■ Page:
----------
I will post the results for all to use.

Please post a reply - tell me your good as well as your bad.

Brand name:
Mfg:
burn speed:
date recorded:
date last tested good:
date failed to read:

pmc
23rd October 2003, 00:27
Brand name: Fortis DVD-R
Manufacturer: Auvistar
Manufacturer ID = 41 75 76 69 73 74 00 00 FFFFFFA4 FFFFFFFA 12 00
Smart-Burn Speed Limit = Wrt(2.0X),Rd(4.0X)
date recorded: 3/27/2003
date last tested good:
date failed to read: 10/23/2003

This is just one example of the Fortis that have failed on me

---

Brand name: Princo 4xDVD-R
Manufacturer: Princo Corporation
Manufacturer ID = 50 52 49 4E 43 4F 00 00 64 00 00 00
Smart-Burn Speed Limit = Wrt(4.0X),Rd(4.0X)
date recorded: 9/14/2003
date last tested good: Worked fine a couple of weeks after
date failed to read: 23/10/2003 stoped working today, get read error on both burner and Liteon Combo.

k2
24th October 2003, 04:58
Thanks for the info

I have several bad Princo discs my self.
I am checking the dates created.

atreides93
13th November 2003, 23:04
I made this thread a sticky one. It may be interesting/useful to collect some data from everyone.

Its a good thing that when you look at the VOB files on a disk, they have dates on them showing when you created them..so it gives you a good guess as to when you burned that disk.
(in case you didn't write the date on the disk)
----------
■ Material:
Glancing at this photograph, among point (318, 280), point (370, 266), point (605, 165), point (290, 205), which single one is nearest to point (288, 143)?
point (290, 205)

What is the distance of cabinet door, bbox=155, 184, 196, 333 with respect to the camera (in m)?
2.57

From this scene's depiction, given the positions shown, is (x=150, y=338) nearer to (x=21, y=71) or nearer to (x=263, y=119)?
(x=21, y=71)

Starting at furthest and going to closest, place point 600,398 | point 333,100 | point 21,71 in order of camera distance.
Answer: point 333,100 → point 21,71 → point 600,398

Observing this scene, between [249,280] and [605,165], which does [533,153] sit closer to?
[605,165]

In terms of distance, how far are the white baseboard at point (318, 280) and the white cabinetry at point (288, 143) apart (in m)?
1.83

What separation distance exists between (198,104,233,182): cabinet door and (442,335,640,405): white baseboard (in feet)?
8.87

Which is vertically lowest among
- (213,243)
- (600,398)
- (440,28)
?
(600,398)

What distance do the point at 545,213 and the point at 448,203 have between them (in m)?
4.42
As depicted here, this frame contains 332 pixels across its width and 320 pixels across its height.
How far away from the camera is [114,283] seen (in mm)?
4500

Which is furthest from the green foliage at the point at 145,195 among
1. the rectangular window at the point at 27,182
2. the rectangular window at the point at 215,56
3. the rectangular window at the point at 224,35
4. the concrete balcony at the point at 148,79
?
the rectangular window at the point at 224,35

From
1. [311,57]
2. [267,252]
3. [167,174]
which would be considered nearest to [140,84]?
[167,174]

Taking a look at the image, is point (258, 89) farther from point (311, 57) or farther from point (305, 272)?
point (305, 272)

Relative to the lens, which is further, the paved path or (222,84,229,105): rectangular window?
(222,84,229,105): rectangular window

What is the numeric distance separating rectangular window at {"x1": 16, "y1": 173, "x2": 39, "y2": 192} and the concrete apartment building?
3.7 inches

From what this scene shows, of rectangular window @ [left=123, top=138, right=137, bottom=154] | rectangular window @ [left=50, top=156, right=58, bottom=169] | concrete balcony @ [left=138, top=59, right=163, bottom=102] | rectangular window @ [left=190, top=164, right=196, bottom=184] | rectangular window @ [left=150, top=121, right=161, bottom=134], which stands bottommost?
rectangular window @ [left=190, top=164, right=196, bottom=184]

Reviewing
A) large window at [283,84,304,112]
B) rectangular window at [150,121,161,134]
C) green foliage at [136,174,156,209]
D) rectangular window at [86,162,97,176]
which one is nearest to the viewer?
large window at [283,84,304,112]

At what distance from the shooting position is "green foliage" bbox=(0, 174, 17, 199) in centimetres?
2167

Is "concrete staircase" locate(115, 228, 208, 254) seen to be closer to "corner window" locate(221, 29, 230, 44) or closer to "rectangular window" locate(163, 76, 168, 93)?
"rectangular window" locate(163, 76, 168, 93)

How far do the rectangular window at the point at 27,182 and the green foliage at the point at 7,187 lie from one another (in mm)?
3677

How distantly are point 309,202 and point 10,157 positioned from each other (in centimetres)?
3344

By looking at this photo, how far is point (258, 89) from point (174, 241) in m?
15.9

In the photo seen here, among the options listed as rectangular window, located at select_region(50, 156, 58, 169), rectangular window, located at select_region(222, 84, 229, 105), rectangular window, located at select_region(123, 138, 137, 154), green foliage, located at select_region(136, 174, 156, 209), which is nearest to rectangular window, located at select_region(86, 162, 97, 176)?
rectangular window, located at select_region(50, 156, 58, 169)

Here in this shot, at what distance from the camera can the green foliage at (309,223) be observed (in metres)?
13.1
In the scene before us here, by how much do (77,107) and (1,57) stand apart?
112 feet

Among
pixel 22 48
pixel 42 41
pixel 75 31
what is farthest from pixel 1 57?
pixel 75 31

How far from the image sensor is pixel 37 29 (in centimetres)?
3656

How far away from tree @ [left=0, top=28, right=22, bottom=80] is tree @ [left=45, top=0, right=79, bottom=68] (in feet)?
----------
■ Exercises to complete:
1. Write out the lines of the records from the one containing "In the photo" through the end of the records, inclusive, as a JSON list of strings with one string per line and blank lines omitted.
2. Continue the forum thread on failing DVD-R discs from the point where it stops.
The forum thread and the records were taken from separate sources.

■ The results:
1.
[
  "In the photo seen here, among the options listed as rectangular window, located at select_region(50, 156, 58, 169), rectangular window, located at select_region(222, 84, 229, 105), rectangular window, located at select_region(123, 138, 137, 154), green foliage, located at select_region(136, 174, 156, 209), which is nearest to rectangular window, located at select_region(86, 162, 97, 176)?",
  "rectangular window, located at select_region(50, 156, 58, 169)",
  "Here in this shot, at what distance from the camera can the green foliage at (309,223) be observed (in metres)?",
  "13.1",
  "In the scene before us here, by how much do (77,107) and (1,57) stand apart?",
  "112 feet",
  "Among",
  "pixel 22 48",
  "pixel 42 41",
  "pixel 75 31",
  "what is farthest from pixel 1 57?",
  "pixel 75 31",
  "How far from the image sensor is pixel 37 29 (in centimetres)?",
  "3656",
  "How far away from tree @ [left=0, top=28, right=22, bottom=80] is tree @ [left=45, top=0, right=79, bottom=68] (in feet)?"
]

2.
Espen
12th February 2004, 21:15
I burnt a coupel of prodisc over a year ago. Most of them have playback errors or don't even work today!

atreides93
17th February 2004, 18:06
Could you use DVDDecryptor or Nero CD SPeed to tell us what the media info is for that disk?

Espen
17th February 2004, 23:08
Originally posted by atreides93
Could you use DVDDecryptor or Nero CD SPeed to tell us what the media info is for that disk?

Well the Media ID Code is PRODISC R01 if that what you ask for?

k2
14th March 2004, 21:53
Well I am closing this short. Simply not enough activity in this forum to get a broad base of information.

I have written a summary report of what I do have.

Report HERE (http://smtguru.com/result.htm)

The charts inside are also worth a quick view.

TDK was not in the data.
Ritek G03 are the best
Princo are the worst

Life can be as short as few weeks or as long a few years.

pmc
23rd March 2004, 02:43
Im not sure anymore if Princo and Fortis are degrading over time as much as I though when I did my first post in this thread. The reason for this is that ive noticed that labels have a big impact on reading quality. Ive done some testings by actually removing labels on older DVDs that I had problems with and in all cases so far I could actually read the discs again after I removed the labels.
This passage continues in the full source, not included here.